Islandia es mucho más que un cacho de hielo grande.
Es un paraíso natural a través del cual puedes recorrer miles de kilómetros sin dejar de babear en uno solo; es un espectáculo constante en el que marrones, verdes, blancos y azules te ofrecen a cada paso nuevas tramas cromáticas sin aburrirte nunca de la obra.
Viendo el paisaje por la ventanilla no cesaba de imaginar cómo sería perderse, vagabundear un tiempo entre la estepa, los montes y alguna que otra cueva para luego volver más completo, más vivido. “El montaraz del hielo”, imaginaba mientras el vaho de mi respiración empañaba el cristal. No sé, quizás debería escribir una novela.
Islandia es, además, uno de los puntos del planeta donde a las auroras boreales les gusta asomarse alguna que otra noche para bailar, si se animan, hasta bien entrada la madrugada.

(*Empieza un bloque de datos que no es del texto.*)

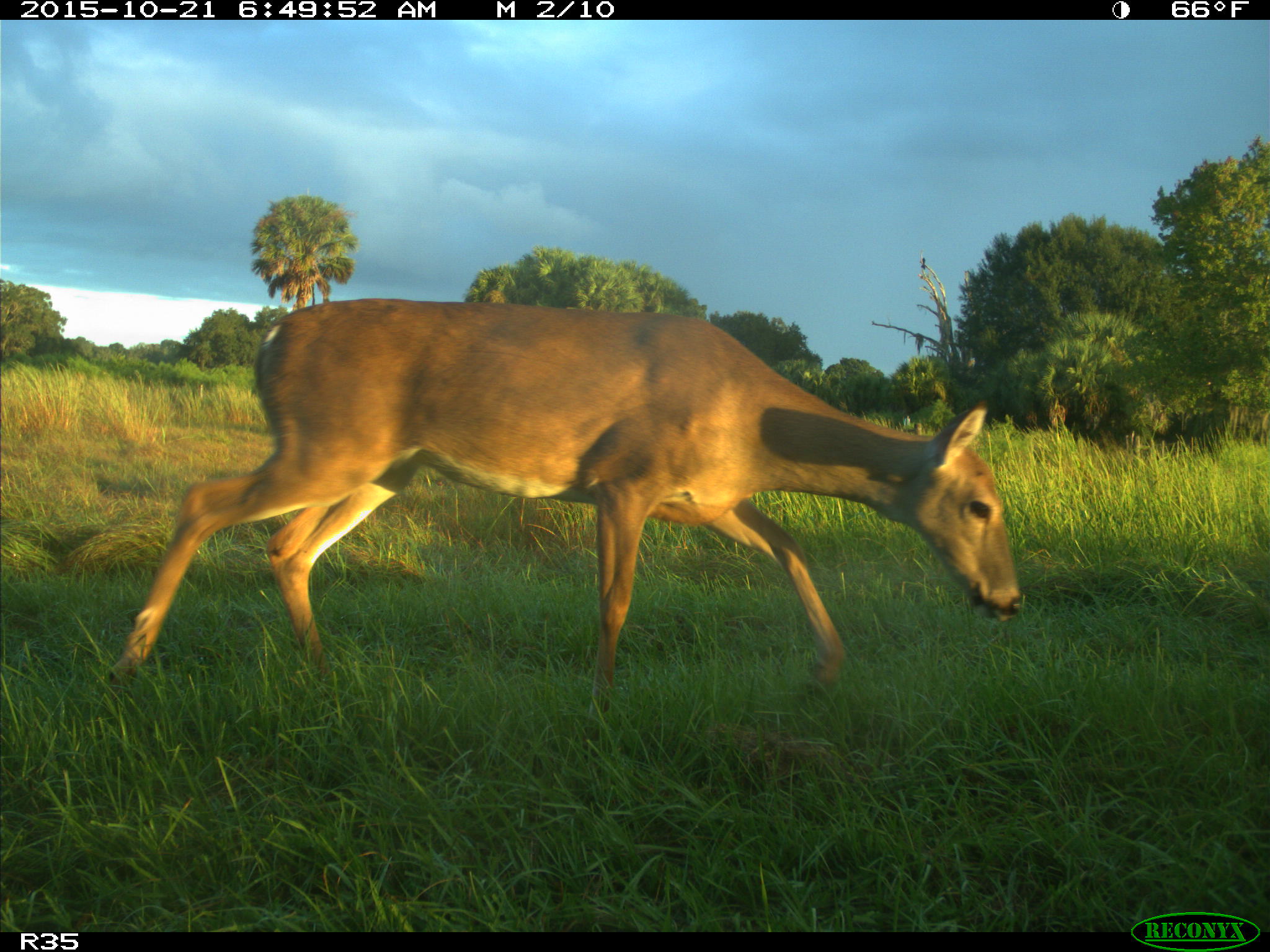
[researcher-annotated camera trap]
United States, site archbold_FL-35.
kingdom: Animalia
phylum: Chordata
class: Mammalia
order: Artiodactyla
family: Cervidae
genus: Odocoileus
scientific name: Odocoileus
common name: deer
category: unidentified deer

Es difícil describir la sensación de ver la aurora valsando consigo misma. La primera vez viví la experiencia a través de la cámara por pura deformación profesional; en cambio, la segunda decidí regalársela a mi retina, así que me separé del grupo buscando un lugar en aquel descampado donde tumbarme y estar tranquilo.

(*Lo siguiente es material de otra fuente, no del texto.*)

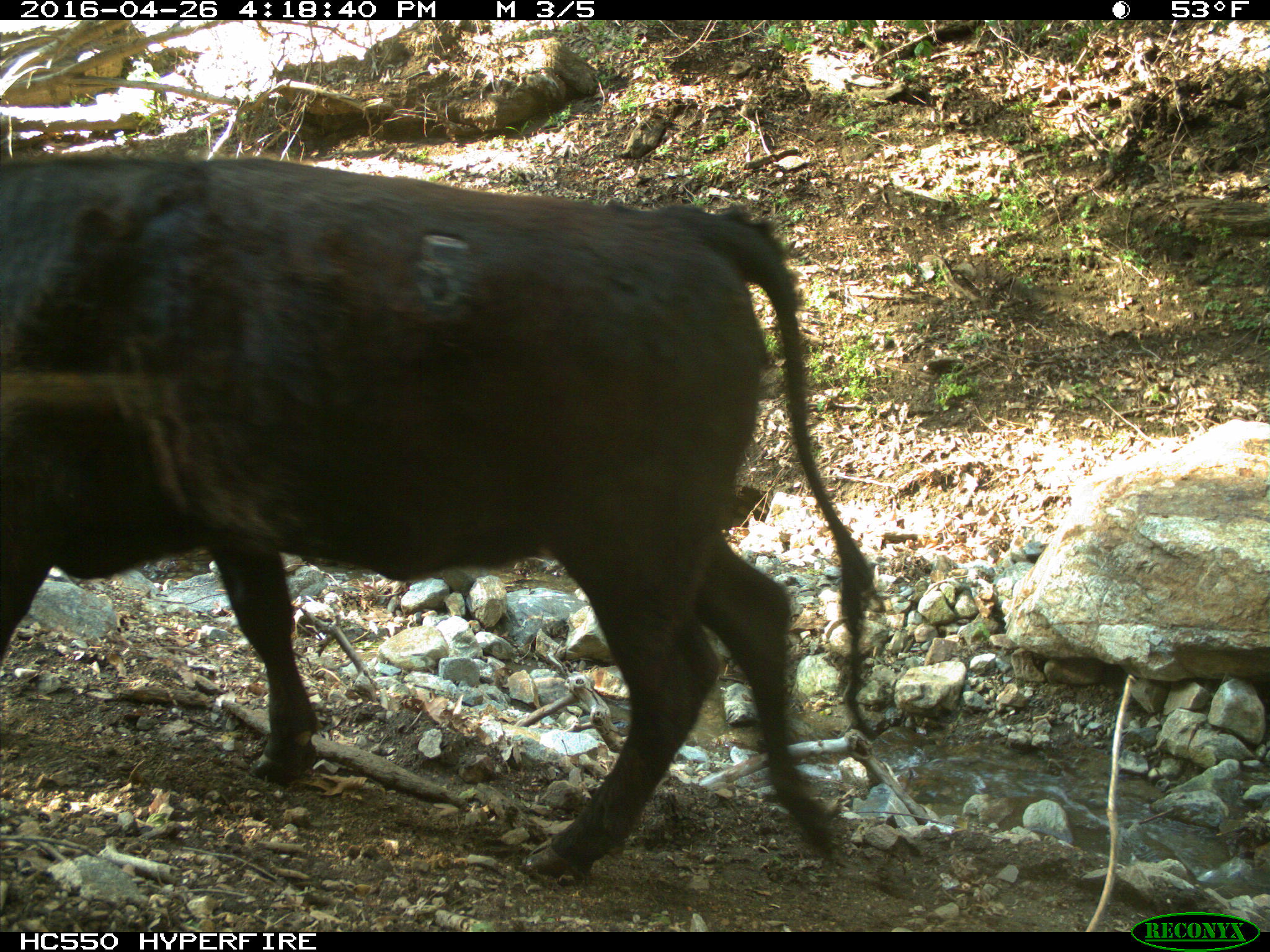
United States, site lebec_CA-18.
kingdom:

Cerré los ojos, hendí los dedos en la tierra y comencé a respirar. Al levantar los párpados vi que ante mí se hallaba un manto verde formado por una especie de riachuelos que parecían llevar su caudal a otros cielos, como si toda esa energía estuviera transitando como transitan el agua, el viento o las personas.
Me dejé llevar por el efecto hipnotizador de la aurora hasta tal punto que experimenté la mayor conexión con la naturaleza que he vivido nunca. Sentí mil escalofríos recorriendo todo mi cuerpo de arriba a abajo mientras corazón y respiración se aceleraban y los ojos se me llenaban de lágrimas al ser consciente de la belleza del momento.
Tú que me lees, si alguna vez lo has sentido, sabrás de lo que hablo.
Por otro lado, los islandeses me producían mucha curiosidad. Un país aislado que no llega al medio millón de habitantes, y, aún así, extremadamente desarrollado y civilizado. Me pareció que los lugareños portan la calma de quien sabe que las cosas salen mejor si van a su propio ritmo. Dependiendo del día y hora, podías encontrarte un Reikiavik nocturno animado o una ciudad fantasma por la mañana. Fuera de la capital, encontrarse humanos era casi excepcional.
En definitiva, Islandia es una joya de la Madre Tierra y ojalá llegue el día en el que pueda permitirme recorrer la isla en moto con unos buenos guantes y una bufanda muy calentita.
Ah, por cierto: estrellé un avión, y fue divertido.